Vaughan Williams Early Orchestral/Vocal music

Started by Alan Howe, Saturday 16 March 2024, 19:52

Previous topic - Next topic

Alan Howe

...from Dutton, featuring:

Flourish for Glorious John (1957)

Fantasia for piano and orchestra (1896–1902 rev 1904)
edited by Graham Parlett (2011)

The Steersman (1906)
words by Walt Whitman (1819–1892)
realised and orchestrated by Martin Yates (2022)

The Future (ca. 1908)
words by Matthew Arnold (1822–1888)
completed and orchestrated by Martin Yates (2019)

World Premiere Recordings [The Future, The Steersman]

Lucy Crowe, soprano [The Future]
Jacques Imbrailo, baritone [The Steersman]
Andrew Von Oeyen, piano [Fantasia]

BBC Symphony Orchestra
BBC Symphony Chorus/Neil Ferris chorusmaster [The Future, The Steersman]
conducted by
Martin Yates
Thomas Payne (assistant conductor)
https://www.duttonvocalion.co.uk/proddetail.php?prod=CDLX7411

Alan Howe

This is a treasurable CD of RVW's forgotten early music, valuable first of all for his once-discarded 20-minute long 'Fantasia' which sounds like nothing else of the period, although the booklet notes mention Brahms and Rachmaninov - of which I can hear barely a trace! This is the work of a composer determined to be his own man.

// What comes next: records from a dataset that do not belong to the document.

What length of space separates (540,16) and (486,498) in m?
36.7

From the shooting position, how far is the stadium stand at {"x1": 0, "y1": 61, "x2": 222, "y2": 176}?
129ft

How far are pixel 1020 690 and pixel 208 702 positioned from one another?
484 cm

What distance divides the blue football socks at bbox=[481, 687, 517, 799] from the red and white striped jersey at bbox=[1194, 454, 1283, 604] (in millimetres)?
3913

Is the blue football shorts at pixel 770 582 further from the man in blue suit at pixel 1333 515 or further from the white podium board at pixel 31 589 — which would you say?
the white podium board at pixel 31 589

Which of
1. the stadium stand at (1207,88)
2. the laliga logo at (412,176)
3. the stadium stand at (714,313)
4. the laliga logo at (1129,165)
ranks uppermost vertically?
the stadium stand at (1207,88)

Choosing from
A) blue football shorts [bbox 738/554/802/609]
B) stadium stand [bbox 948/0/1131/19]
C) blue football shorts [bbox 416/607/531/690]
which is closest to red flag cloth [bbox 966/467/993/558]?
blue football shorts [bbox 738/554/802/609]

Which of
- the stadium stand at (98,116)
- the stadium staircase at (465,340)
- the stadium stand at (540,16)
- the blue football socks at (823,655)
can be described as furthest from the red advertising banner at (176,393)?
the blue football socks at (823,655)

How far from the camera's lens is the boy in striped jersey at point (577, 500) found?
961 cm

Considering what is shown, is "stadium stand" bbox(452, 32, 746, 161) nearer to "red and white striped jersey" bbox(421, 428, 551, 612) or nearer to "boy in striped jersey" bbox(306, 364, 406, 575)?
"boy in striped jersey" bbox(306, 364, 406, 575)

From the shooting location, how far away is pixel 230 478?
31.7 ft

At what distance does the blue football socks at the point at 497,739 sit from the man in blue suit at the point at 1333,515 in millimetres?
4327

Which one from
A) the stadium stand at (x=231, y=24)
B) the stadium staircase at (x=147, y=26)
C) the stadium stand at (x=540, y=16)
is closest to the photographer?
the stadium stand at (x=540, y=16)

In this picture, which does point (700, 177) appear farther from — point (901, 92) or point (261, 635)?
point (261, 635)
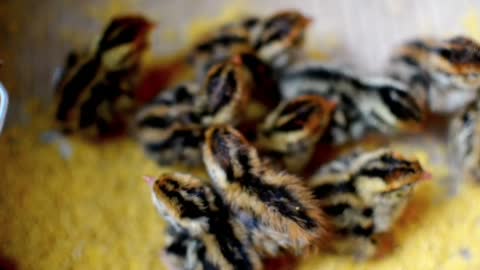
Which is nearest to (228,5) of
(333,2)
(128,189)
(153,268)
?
(333,2)

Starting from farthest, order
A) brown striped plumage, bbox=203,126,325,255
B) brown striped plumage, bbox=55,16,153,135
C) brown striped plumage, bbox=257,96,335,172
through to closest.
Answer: brown striped plumage, bbox=55,16,153,135, brown striped plumage, bbox=257,96,335,172, brown striped plumage, bbox=203,126,325,255

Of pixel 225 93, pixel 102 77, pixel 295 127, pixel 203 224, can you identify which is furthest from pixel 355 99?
pixel 102 77

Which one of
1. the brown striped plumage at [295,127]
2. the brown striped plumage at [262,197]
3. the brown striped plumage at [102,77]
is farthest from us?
the brown striped plumage at [102,77]

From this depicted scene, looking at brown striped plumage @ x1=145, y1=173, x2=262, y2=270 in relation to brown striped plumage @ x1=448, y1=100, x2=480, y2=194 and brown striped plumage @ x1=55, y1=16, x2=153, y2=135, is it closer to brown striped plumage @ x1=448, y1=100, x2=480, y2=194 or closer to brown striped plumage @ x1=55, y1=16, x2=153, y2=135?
brown striped plumage @ x1=55, y1=16, x2=153, y2=135

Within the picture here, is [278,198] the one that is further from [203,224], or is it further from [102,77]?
[102,77]

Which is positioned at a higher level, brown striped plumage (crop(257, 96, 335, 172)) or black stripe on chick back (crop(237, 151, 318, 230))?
brown striped plumage (crop(257, 96, 335, 172))

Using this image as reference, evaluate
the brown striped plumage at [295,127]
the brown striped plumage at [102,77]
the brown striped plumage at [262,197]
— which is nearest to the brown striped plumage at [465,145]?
the brown striped plumage at [295,127]

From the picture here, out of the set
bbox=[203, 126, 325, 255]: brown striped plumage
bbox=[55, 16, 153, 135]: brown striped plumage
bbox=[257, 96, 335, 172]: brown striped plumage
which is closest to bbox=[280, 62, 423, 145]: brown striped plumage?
bbox=[257, 96, 335, 172]: brown striped plumage

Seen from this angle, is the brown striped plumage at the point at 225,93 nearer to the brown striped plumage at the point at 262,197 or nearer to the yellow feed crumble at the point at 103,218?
the brown striped plumage at the point at 262,197
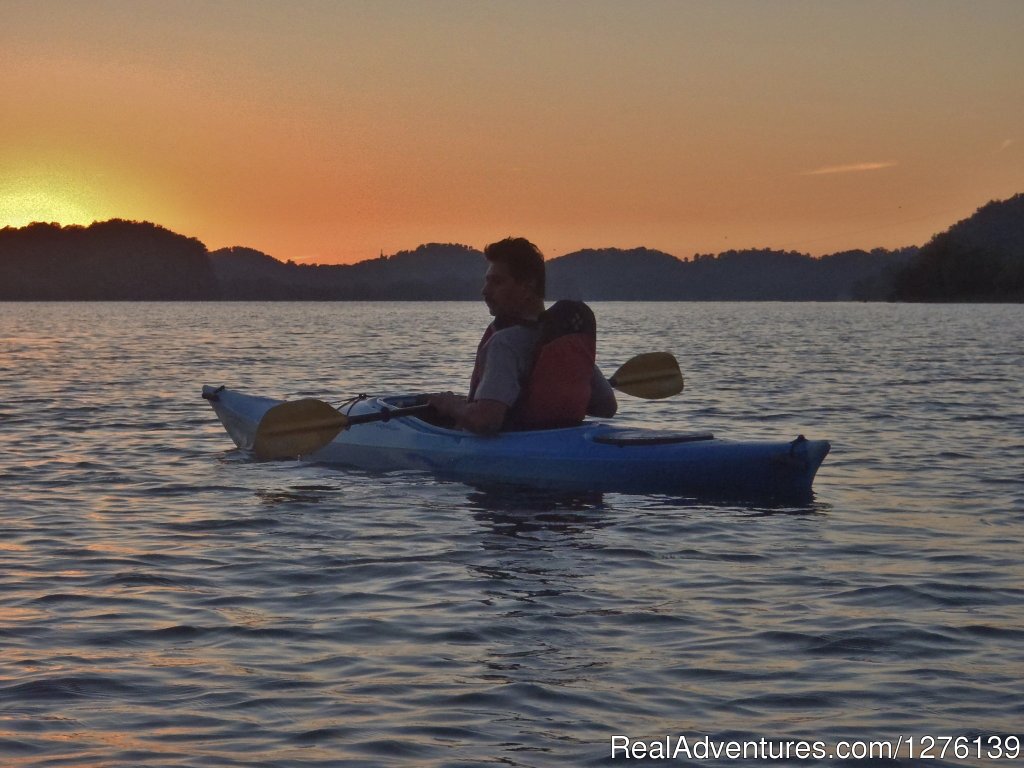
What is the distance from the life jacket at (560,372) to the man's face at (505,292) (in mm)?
164

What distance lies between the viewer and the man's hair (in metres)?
8.24

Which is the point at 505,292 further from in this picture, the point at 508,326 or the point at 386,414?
the point at 386,414

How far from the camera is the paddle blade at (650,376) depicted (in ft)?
34.6

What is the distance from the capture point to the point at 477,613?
5.43 metres

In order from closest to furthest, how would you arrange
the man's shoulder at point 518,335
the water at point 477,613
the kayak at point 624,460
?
the water at point 477,613 < the man's shoulder at point 518,335 < the kayak at point 624,460

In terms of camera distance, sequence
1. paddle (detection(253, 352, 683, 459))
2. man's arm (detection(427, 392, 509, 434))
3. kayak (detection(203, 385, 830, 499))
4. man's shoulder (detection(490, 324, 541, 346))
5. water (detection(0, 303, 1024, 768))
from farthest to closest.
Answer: paddle (detection(253, 352, 683, 459)), man's arm (detection(427, 392, 509, 434)), kayak (detection(203, 385, 830, 499)), man's shoulder (detection(490, 324, 541, 346)), water (detection(0, 303, 1024, 768))

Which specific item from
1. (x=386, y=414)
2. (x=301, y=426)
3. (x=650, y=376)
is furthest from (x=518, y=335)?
(x=650, y=376)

'The Steersman' is Vaughan Williams in 'Sea Symphony' mode, which isn't surprising as it was originally intended as an extra movement for that work, preceding the finale. Evidently it is thought that the idiom, being more advanced than the rest of the Sea Symphony, would not have been a good fit; it would also have made the symphony 10 minutes longer! Whatever is the case, this is a superb work.

'The Future' seems to be the piece that has required the most reconstruction work on the CD. All I can say is that the result is a blazing 33-minute choral/orchestral masterpiece. This is surely a shoo-in for the Last Night of the Proms. Come on BBC - your resident orchestra and chorus already know the work, so put it on for a wider audience to hear! And kudos to conductor/reconstruction expert, Martin Yates!
 

semloh

Alan, thank you so much for drawing attention to this wonderful release, and for explaining the background. For one reason or another, there is still a lot of VW's music that has never been recorded, and it's heartening to see something new being issued. Martin Yates is a champion!